Heat oil and butter together on medium heat, in large (12 inch) skillet with a lid, add onions, garlic and peppers and cook until soft (5 minutes or so).  Add oregano salt and pepper.  Add tomatoes and continue cooking until tomatoes are very soft (about 3 minutes).  Add mussels and green onions and cook until mussels open up.  this can take anywhere from 3-6 minutes depending on the size of the mussels.  Serve spaghetti on rimmed plates and top with mussels and veggies.  Enjoy a green salad on the side.

For those of you who came looking for a lunch meal today, I apologize!  But there will be more tomorrow, and we will be looking at comparing labels on some pre-packaged lunchbox staples.

Enjoy!  See you soon!

Some nutrtional info I found at a website for healthy eating (

"Nutritional value of mussels: 

Mussels are a wonderful food with a delicate taste that are high in protein and low in cholesterol and fat.

  A 3 oz (85 g) portion of cooked blue mussels contains 20g of protein and only 147 calories.
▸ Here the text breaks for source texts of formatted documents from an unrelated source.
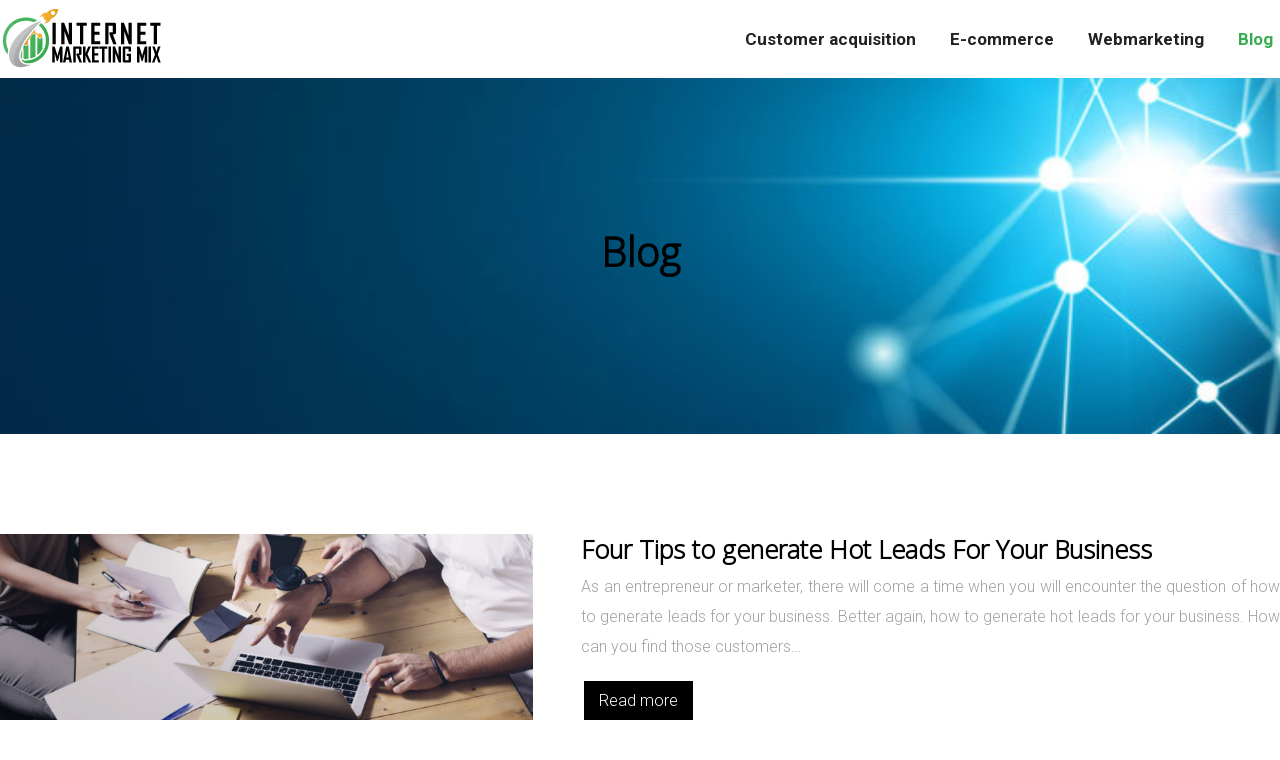

--- FILE ---
content_type: text/css
request_url: https://www.internet-marketing-mix.com/wp-content/themes/factory-templates-4/style.css?ver=f48d679710e98d9ac21b688657943f1b
body_size: 41
content:
/*
Theme Name: MediaLab v4
Theme URI: Factory Templates 4.
Description: Thème personalisé factory v4 avec Gutenberg, Bootstrap v5.
Version: 4.7.22
Author: MediaLab Factory
Author URI: 
Details URI: 
*/
/* Ne rien écrire ici */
It is rich in iron, manganese, phosphorous, selenium, zinc and vitamins C and B12.
  Mussels are low in fat, only containing 0,7g of saturated fat in a 3oz portion. They are, however an extremely rich source of Omega-3 fatty acids, which are found in oily fish and other foods but are not produced by the body. The consumption of Omega-3 fatty acids help prevent cardiovascular and heart disease and is an important part of a healthy diet, promoting a healthy brain as well as a healthy body. Mussels in fact contain higher levels of Omega-3 fatty acids than any other shellfish."


  1. A wonderful "spaghetti e vongole" meal, the way we ate it in Naples, Italy.
    We can harvest mussels here, with permits, right off our shores. Nothing beats the taste of fresh seafood.

  2. Thank you Rosaria. We are so fortunate to live where the seafood is so fresh.